Maryla bardzo stara się, by Ania otrzymała to, co w tamtych czasach powszechnie uważano za właściwe nauczanie moralne. Oznaczało to przede wszystkim zachęcanie dzieci do częstej modlitwy i czytania Biblii.
Wkrótce jednak Marylka odkrywa, że z Anią ma nie lada zadanie. Po pierwsze, ta młoda dama nigdy w życiu się nie modliła, a co więcej, nie wie, jak się modlić. Jest jednak chętna do nauki, mimo że zawsze odrzucała Boga, ponieważ pani Thomas powiedziała jej kiedyś, że Wszechmogący celowo dał jej rude włosy.

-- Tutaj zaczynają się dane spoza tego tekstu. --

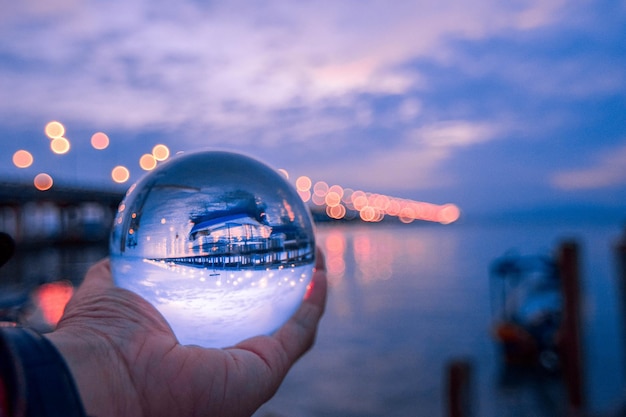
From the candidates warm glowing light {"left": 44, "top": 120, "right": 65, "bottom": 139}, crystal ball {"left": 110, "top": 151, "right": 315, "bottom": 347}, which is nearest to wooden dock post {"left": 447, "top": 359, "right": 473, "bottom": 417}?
crystal ball {"left": 110, "top": 151, "right": 315, "bottom": 347}

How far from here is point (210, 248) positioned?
1.89m

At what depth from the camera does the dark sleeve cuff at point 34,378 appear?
973mm

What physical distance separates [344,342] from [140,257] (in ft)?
99.6

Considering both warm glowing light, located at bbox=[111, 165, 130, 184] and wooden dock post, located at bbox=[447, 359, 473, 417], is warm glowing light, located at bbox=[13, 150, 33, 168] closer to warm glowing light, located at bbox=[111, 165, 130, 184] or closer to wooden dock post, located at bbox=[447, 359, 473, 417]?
warm glowing light, located at bbox=[111, 165, 130, 184]

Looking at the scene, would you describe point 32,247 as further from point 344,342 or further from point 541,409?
point 541,409

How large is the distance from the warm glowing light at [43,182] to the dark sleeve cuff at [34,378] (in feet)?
179

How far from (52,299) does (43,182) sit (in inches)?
1231

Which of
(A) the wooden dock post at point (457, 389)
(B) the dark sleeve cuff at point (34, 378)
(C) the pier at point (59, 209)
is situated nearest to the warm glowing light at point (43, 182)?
(C) the pier at point (59, 209)

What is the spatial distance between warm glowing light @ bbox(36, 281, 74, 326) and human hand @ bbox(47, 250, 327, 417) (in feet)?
68.1

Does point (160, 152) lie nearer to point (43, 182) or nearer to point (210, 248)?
point (43, 182)

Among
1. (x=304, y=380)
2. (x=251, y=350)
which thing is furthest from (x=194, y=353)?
(x=304, y=380)

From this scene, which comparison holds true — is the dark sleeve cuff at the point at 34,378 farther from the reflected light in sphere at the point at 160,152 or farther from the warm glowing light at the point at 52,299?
the reflected light in sphere at the point at 160,152

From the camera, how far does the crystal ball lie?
1892 millimetres

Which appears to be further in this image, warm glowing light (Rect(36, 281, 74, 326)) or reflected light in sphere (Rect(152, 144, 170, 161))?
reflected light in sphere (Rect(152, 144, 170, 161))
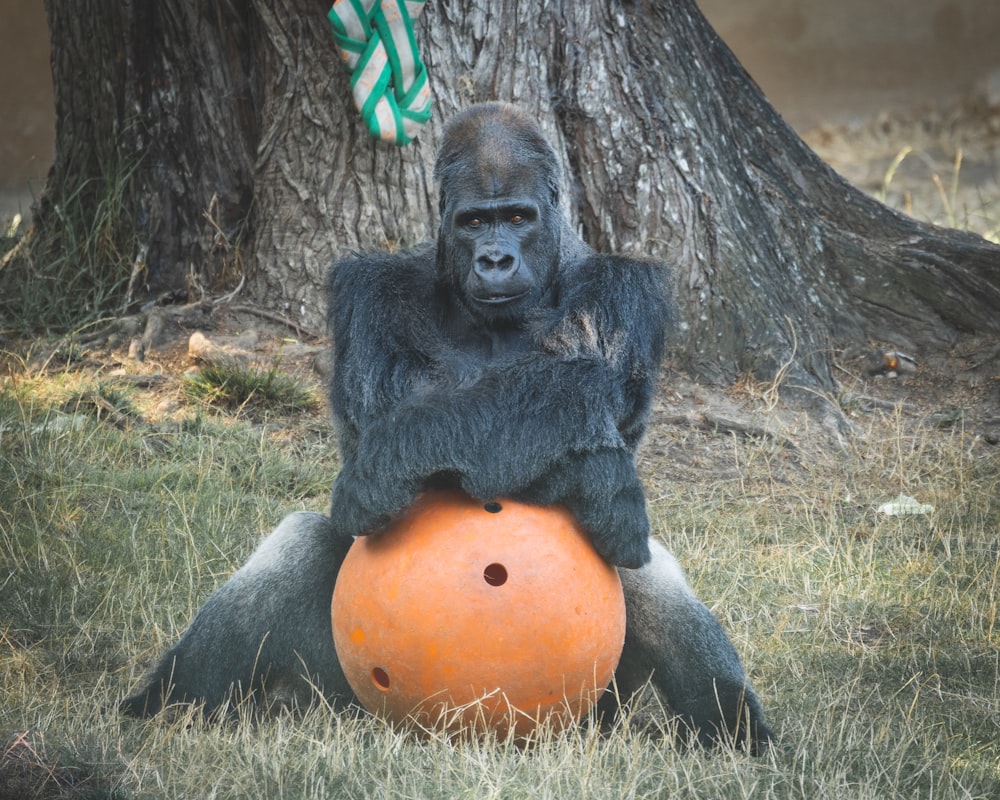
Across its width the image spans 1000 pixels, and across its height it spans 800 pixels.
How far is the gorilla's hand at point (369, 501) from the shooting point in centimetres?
288

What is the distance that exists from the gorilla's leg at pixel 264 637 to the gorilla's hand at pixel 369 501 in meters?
0.30

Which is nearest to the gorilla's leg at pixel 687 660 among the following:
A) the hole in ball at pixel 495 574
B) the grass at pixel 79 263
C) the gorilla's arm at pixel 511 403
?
the gorilla's arm at pixel 511 403

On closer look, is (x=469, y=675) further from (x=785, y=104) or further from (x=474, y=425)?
(x=785, y=104)

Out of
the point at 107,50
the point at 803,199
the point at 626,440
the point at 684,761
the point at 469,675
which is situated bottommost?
the point at 684,761

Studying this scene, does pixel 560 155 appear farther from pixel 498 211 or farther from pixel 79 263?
pixel 498 211

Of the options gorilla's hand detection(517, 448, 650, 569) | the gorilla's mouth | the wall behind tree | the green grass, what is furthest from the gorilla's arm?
the wall behind tree

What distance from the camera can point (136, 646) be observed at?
12.5 feet

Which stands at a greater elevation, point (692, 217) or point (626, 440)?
point (692, 217)

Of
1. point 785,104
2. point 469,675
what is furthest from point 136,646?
point 785,104

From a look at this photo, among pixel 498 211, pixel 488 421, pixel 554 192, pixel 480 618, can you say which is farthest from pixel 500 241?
pixel 480 618

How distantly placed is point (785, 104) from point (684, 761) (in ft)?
33.4

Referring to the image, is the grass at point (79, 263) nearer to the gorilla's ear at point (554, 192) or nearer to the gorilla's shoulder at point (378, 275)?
the gorilla's shoulder at point (378, 275)

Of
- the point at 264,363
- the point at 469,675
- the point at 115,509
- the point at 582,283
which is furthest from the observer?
the point at 264,363

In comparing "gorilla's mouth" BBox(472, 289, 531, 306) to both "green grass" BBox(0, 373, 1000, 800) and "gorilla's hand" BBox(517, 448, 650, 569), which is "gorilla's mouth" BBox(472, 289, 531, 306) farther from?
"green grass" BBox(0, 373, 1000, 800)
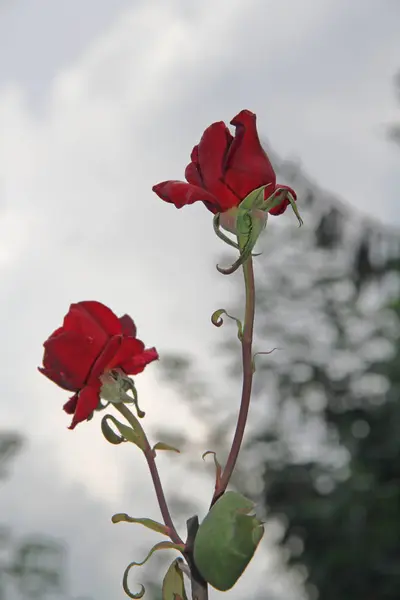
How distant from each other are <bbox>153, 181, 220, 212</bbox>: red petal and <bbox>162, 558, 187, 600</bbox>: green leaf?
218mm

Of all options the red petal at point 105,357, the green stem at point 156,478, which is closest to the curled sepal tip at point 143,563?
the green stem at point 156,478

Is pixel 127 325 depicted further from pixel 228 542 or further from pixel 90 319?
pixel 228 542

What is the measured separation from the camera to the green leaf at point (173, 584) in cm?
57

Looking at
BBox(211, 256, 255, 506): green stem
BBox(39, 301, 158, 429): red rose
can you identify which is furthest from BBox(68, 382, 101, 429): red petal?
BBox(211, 256, 255, 506): green stem

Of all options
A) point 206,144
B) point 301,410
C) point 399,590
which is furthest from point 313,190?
point 206,144

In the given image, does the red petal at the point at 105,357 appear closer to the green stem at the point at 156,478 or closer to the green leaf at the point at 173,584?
the green stem at the point at 156,478

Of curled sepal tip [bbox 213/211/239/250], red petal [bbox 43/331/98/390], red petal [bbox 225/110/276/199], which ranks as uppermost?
red petal [bbox 225/110/276/199]

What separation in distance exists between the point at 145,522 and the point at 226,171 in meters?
0.22

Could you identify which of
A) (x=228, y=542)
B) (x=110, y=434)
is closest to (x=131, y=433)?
(x=110, y=434)

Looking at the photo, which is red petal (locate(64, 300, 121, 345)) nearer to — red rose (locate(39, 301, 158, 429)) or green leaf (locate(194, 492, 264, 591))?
red rose (locate(39, 301, 158, 429))

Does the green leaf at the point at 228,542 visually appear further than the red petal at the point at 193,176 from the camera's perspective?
No

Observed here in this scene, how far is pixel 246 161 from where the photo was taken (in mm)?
590

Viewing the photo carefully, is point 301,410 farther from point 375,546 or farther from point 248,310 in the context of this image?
point 248,310

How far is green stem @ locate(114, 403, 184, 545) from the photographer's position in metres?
0.54
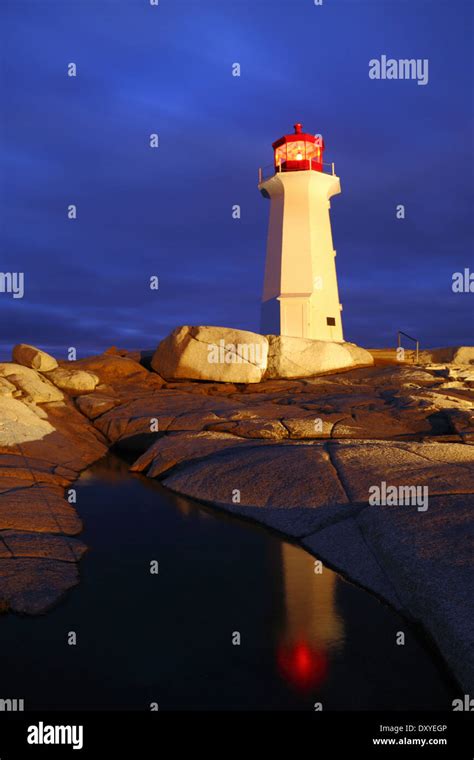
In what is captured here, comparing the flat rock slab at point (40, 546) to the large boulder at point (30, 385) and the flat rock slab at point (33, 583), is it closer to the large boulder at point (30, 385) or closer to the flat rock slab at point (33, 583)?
the flat rock slab at point (33, 583)

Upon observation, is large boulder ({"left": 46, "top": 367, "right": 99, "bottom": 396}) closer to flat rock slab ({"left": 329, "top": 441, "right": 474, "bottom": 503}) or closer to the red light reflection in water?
flat rock slab ({"left": 329, "top": 441, "right": 474, "bottom": 503})

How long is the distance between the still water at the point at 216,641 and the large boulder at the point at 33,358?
12826 millimetres

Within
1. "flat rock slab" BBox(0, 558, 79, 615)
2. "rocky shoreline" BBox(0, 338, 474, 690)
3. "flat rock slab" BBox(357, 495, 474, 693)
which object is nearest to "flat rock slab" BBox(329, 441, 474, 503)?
"rocky shoreline" BBox(0, 338, 474, 690)

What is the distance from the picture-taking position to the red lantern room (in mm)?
28031

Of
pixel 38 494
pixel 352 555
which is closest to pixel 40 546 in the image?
pixel 38 494

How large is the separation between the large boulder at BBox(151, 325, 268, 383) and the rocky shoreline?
1.22ft

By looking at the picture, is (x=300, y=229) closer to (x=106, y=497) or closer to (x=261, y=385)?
(x=261, y=385)

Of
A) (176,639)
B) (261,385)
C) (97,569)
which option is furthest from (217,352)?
(176,639)

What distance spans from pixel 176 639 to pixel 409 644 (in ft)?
7.55

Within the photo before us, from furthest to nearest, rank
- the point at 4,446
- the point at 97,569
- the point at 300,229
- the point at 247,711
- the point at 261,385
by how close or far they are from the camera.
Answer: the point at 300,229, the point at 261,385, the point at 4,446, the point at 97,569, the point at 247,711

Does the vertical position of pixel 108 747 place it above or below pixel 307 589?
below

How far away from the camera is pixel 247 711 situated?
4234 mm

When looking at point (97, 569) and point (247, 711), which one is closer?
point (247, 711)

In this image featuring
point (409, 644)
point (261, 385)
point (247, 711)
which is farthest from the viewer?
point (261, 385)
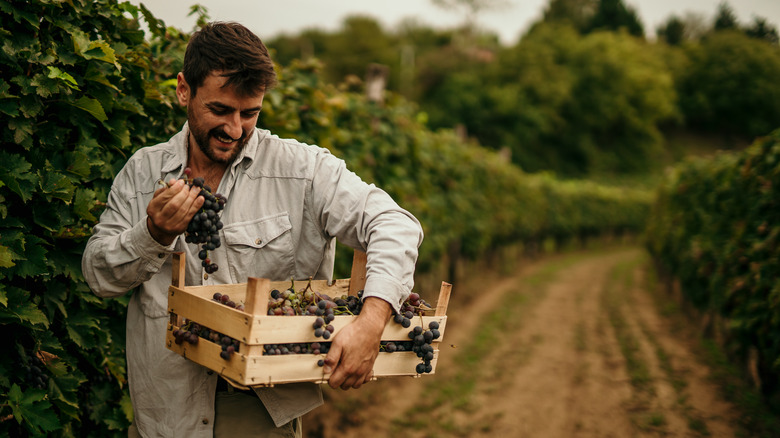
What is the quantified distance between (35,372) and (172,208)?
1.32 metres

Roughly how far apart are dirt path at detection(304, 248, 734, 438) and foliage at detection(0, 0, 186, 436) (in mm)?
3097

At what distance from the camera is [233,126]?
2357mm

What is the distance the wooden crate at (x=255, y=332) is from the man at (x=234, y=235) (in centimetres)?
10

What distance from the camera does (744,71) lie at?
68.4m

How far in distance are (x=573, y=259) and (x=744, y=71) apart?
5774 centimetres

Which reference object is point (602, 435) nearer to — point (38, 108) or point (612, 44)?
point (38, 108)

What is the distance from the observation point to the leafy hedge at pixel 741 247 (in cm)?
579

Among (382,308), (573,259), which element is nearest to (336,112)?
(382,308)

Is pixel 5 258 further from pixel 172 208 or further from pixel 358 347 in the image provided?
pixel 358 347

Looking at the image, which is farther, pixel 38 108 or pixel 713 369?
pixel 713 369

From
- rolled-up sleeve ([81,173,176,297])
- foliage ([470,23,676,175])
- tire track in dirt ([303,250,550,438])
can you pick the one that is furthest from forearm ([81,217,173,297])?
foliage ([470,23,676,175])

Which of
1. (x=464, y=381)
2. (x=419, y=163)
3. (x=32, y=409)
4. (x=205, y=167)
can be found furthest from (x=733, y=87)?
(x=32, y=409)

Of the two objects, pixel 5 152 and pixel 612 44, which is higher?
Answer: pixel 612 44

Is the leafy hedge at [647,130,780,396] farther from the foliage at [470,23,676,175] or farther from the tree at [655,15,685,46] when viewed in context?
the tree at [655,15,685,46]
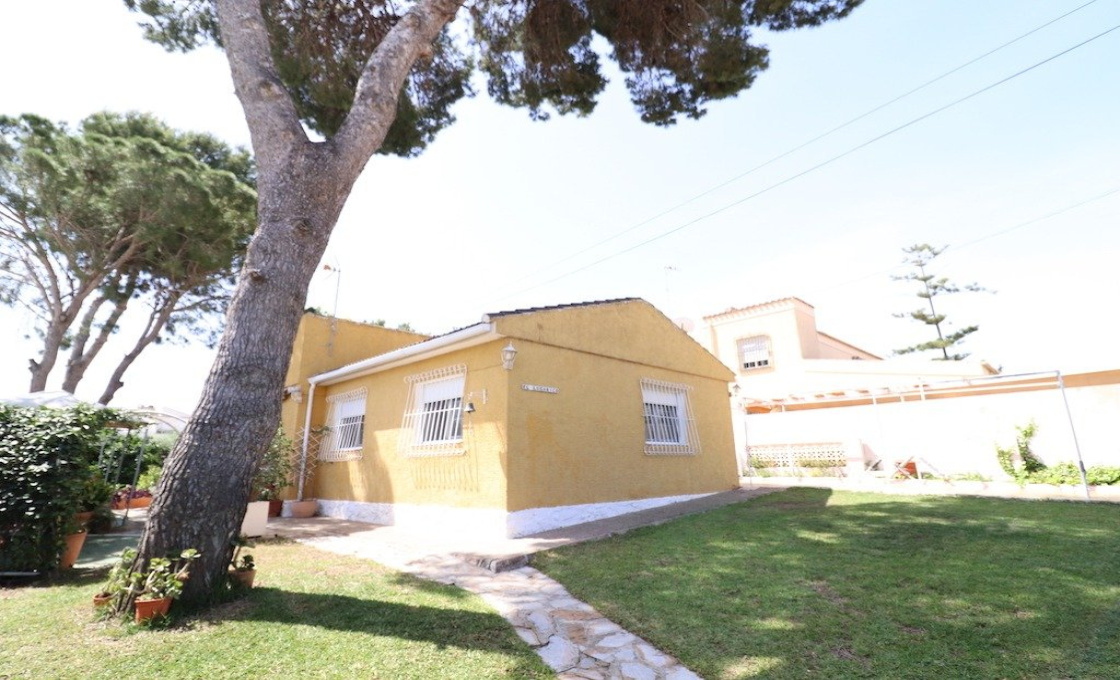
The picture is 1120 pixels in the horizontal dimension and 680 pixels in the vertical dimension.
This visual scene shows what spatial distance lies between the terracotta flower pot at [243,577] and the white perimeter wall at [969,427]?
16.3 meters

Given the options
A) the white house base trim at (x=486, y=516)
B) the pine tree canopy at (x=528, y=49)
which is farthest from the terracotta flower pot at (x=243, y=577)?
the pine tree canopy at (x=528, y=49)

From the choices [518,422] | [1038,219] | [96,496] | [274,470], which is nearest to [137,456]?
[96,496]

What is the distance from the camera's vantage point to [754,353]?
24469mm

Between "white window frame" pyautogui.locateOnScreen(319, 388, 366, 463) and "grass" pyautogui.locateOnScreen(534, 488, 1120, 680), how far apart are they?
6.61m

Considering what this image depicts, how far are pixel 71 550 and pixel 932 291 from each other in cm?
3560

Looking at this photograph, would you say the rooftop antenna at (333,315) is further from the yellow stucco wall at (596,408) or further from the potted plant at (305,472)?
the yellow stucco wall at (596,408)

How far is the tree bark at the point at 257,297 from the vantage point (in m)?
4.23

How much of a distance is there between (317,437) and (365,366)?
10.1 ft

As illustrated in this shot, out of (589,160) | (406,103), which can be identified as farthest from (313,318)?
(589,160)

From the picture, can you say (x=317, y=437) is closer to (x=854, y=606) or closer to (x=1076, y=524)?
(x=854, y=606)

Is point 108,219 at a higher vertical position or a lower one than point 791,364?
higher

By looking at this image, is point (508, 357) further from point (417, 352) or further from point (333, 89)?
point (333, 89)

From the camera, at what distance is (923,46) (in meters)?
9.53

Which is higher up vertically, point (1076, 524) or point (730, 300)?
point (730, 300)
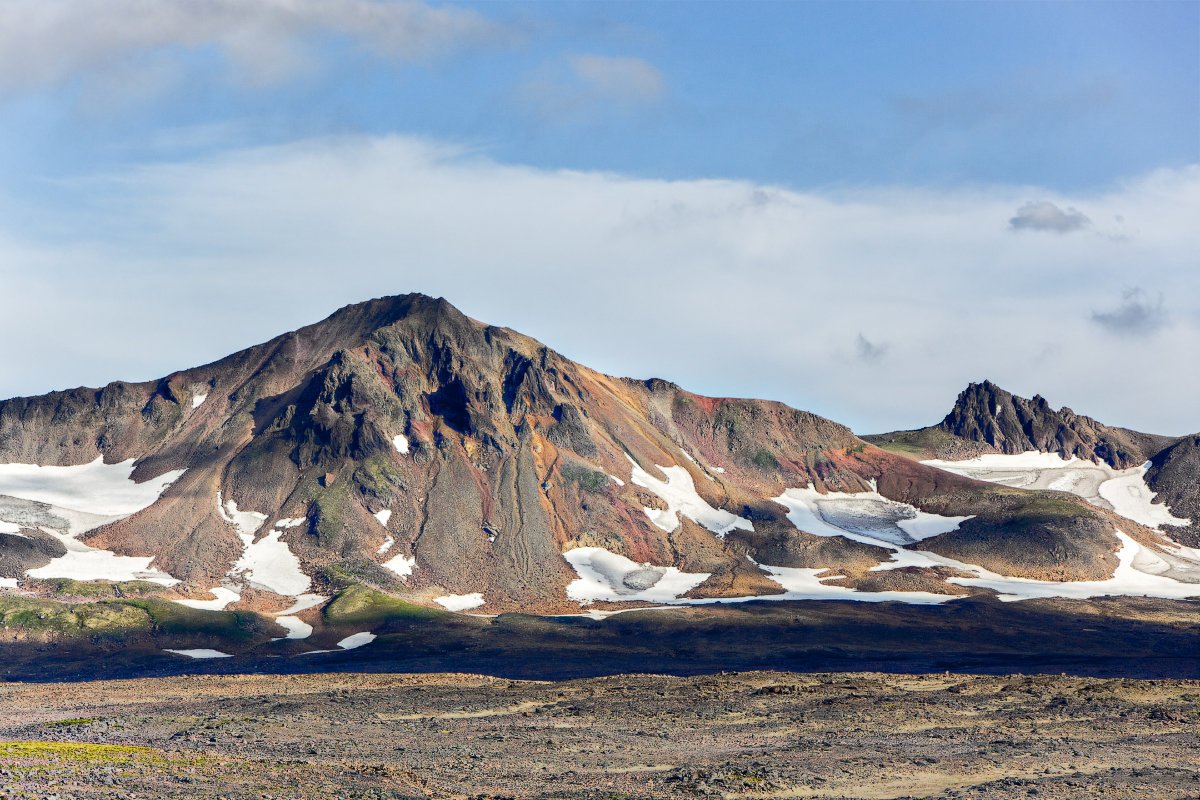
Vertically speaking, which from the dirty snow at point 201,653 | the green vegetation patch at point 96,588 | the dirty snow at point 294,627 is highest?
the green vegetation patch at point 96,588

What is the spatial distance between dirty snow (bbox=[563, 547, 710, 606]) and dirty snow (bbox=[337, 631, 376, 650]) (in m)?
33.9

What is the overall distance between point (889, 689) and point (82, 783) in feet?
206

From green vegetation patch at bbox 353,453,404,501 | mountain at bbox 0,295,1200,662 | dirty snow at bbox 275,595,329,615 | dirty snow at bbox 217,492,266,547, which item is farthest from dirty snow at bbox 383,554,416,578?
dirty snow at bbox 217,492,266,547

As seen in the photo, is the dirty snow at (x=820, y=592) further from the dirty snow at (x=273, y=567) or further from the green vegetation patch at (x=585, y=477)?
the dirty snow at (x=273, y=567)

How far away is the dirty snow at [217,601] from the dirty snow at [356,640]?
18936 mm

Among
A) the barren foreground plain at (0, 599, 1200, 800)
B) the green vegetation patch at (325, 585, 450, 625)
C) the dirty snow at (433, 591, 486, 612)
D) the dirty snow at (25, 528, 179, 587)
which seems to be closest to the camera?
the barren foreground plain at (0, 599, 1200, 800)

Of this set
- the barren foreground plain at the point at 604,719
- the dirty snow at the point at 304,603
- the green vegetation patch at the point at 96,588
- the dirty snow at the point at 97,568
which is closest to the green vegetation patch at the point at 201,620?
the green vegetation patch at the point at 96,588

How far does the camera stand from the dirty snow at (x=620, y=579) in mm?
170750

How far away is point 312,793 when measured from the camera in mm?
52594

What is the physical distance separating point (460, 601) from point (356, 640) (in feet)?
85.3

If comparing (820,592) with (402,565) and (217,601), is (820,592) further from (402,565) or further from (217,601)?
(217,601)

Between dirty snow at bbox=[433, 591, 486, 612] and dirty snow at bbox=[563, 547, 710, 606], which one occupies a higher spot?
dirty snow at bbox=[563, 547, 710, 606]

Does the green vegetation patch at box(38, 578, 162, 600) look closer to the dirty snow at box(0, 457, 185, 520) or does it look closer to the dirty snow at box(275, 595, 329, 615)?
the dirty snow at box(275, 595, 329, 615)

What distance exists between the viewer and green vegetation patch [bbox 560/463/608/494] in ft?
636
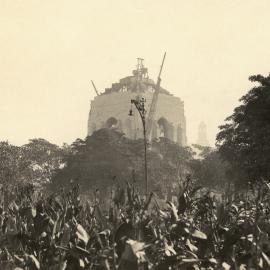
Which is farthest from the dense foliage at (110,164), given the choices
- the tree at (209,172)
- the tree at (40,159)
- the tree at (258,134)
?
the tree at (258,134)

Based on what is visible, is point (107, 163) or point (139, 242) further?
point (107, 163)

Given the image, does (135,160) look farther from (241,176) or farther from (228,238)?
(228,238)

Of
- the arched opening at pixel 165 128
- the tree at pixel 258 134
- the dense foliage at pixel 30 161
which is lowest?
the tree at pixel 258 134

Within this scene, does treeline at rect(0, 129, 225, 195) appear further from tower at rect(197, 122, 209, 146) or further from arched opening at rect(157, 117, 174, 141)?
tower at rect(197, 122, 209, 146)

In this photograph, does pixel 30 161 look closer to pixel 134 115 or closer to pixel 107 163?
pixel 107 163

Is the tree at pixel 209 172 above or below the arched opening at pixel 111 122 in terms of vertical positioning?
below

Trzeba przyznać, że Maryla nigdy wcześniej nie zetknęła się z kimś takim, więc natychmiast zaczyna uczyć Anię modlitwy. Zamiast nakłaniać ją do przestrzegania ustalonego schematu, mądrze pozwala jej ułożyć własną modlitwę. Ania decyduje się na sielankowy numerek, w którym dziękuje Bogu za pelargonię Bonny i Białą Drogę Rozkoszy, którą nazwała główną drogę Avonlea. Maryla ma przed sobą jeszcze bardzo długą drogę, by zmienić Anię w pobożne, bogobojne dziecko, ale przynajmniej już zaczęła, a to już jest pewien postęp.